§ GIVEN PROBLEM 1: Could you reproduce the records word for word, everything from the line containing "What is the physical" down to the end of the records?
## BEGIN PASSAGE TO READ
Let's look at a few examples (and predictions) before we train:

In [0]:
example_inputs, example_labels = batch(batch_size=10, training=True)
outputs = model(example_inputs)
label_1_probs = torch.sigmoid(outputs)

# Right now these are PyTorch Tensors. We can
# convert these Tensors to NumPy arrays using `data.numpy()`.
example_inputs, example_labels = example_inputs.numpy(), example_labels.numpy()
label_1_probs = label_1_probs.numpy()

# Also, let's transform the inputs back into images for visualization.
example_images = example_inputs.reshape(-1, HEIGHT, WIDTH)
plt.imshow(np.concatenate(example_images, axis=1))
plt.grid(False)

print(label_1_probs.flatten().round(2))

**In the following Markdown cell, answer: Letting labels of 0 correspond to 4s and labels of 1 correspond to 9s, what fraction of the above probabilities would yield correct predictions?**

Answer: **TODO**


Let's create an optimizer, which keeps track of a particular set of parameters to optimizer over (here all of our model's parameters) and also takes steps according to some parameters (here just the learning rate).
## END PASSAGE TO READ
## BEGIN DATA EXTRACT
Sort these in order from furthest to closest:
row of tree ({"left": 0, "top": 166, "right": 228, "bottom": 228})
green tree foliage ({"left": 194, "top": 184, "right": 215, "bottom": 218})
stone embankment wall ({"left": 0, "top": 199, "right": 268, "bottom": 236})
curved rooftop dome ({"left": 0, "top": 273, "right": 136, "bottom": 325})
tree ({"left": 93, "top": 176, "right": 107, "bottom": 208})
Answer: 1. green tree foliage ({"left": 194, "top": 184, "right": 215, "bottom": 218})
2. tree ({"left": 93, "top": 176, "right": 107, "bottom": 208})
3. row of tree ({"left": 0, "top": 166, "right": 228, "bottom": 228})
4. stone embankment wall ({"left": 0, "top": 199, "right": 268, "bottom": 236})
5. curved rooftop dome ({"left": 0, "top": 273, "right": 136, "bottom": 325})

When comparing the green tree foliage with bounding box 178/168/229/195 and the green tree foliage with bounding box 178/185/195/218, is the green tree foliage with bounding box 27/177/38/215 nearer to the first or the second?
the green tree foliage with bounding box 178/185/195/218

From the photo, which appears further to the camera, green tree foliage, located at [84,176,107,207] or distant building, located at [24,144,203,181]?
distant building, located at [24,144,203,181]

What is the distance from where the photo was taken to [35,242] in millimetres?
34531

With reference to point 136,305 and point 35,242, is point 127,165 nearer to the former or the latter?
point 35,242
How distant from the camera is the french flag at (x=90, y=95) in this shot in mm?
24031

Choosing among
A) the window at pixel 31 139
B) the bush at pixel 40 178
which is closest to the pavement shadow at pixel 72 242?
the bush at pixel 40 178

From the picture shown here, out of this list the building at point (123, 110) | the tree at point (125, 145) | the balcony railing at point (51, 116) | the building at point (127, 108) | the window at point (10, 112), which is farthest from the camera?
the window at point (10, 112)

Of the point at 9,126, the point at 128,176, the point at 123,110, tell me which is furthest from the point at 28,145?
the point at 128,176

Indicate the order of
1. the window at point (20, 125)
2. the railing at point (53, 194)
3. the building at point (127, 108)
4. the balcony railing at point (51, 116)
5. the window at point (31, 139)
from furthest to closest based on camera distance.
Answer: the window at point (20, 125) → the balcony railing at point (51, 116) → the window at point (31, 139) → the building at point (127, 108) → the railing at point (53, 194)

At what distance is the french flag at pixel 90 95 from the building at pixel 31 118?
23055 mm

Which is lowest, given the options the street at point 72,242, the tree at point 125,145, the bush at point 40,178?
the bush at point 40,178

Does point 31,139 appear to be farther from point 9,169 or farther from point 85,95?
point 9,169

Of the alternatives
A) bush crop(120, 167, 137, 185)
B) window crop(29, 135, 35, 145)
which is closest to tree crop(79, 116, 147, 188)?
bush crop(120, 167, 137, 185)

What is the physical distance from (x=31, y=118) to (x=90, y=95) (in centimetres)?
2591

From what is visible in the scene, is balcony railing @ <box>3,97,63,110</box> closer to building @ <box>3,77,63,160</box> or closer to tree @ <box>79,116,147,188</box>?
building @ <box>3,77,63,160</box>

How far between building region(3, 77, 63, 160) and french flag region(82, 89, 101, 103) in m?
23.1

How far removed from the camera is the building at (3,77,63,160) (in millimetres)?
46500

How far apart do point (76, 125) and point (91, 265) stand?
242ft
## END DATA EXTRACT
§ GIVEN PROBLEM 2: Would you write out the whole notebook passage on checking example predictions before training, word for word?

§ FULL RESPONSE 1:
What is the physical distance from (x=31, y=118) to (x=90, y=95) (in centimetres)?
2591

From what is visible in the scene, is balcony railing @ <box>3,97,63,110</box> closer to building @ <box>3,77,63,160</box> or closer to tree @ <box>79,116,147,188</box>?
building @ <box>3,77,63,160</box>

How far between building region(3, 77, 63, 160) and french flag region(82, 89, 101, 103) in m?
23.1

How far removed from the camera is the building at (3,77,63,160) (in millimetres)?
46500

How far apart do point (76, 125) and point (91, 265) stand?
242ft

§ FULL RESPONSE 2:
Let's look at a few examples (and predictions) before we train:

In [0]:
example_inputs, example_labels = batch(batch_size=10, training=True)
outputs = model(example_inputs)
label_1_probs = torch.sigmoid(outputs)

# Right now these are PyTorch Tensors. We can
# convert these Tensors to NumPy arrays using `data.numpy()`.
example_inputs, example_labels = example_inputs.numpy(), example_labels.numpy()
label_1_probs = label_1_probs.numpy()

# Also, let's transform the inputs back into images for visualization.
example_images = example_inputs.reshape(-1, HEIGHT, WIDTH)
plt.imshow(np.concatenate(example_images, axis=1))
plt.grid(False)

print(label_1_probs.flatten().round(2))

**In the following Markdown cell, answer: Letting labels of 0 correspond to 4s and labels of 1 correspond to 9s, what fraction of the above probabilities would yield correct predictions?**

Answer: **TODO**


Let's create an optimizer, which keeps track of a particular set of parameters to optimizer over (here all of our model's parameters) and also takes steps according to some parameters (here just the learning rate).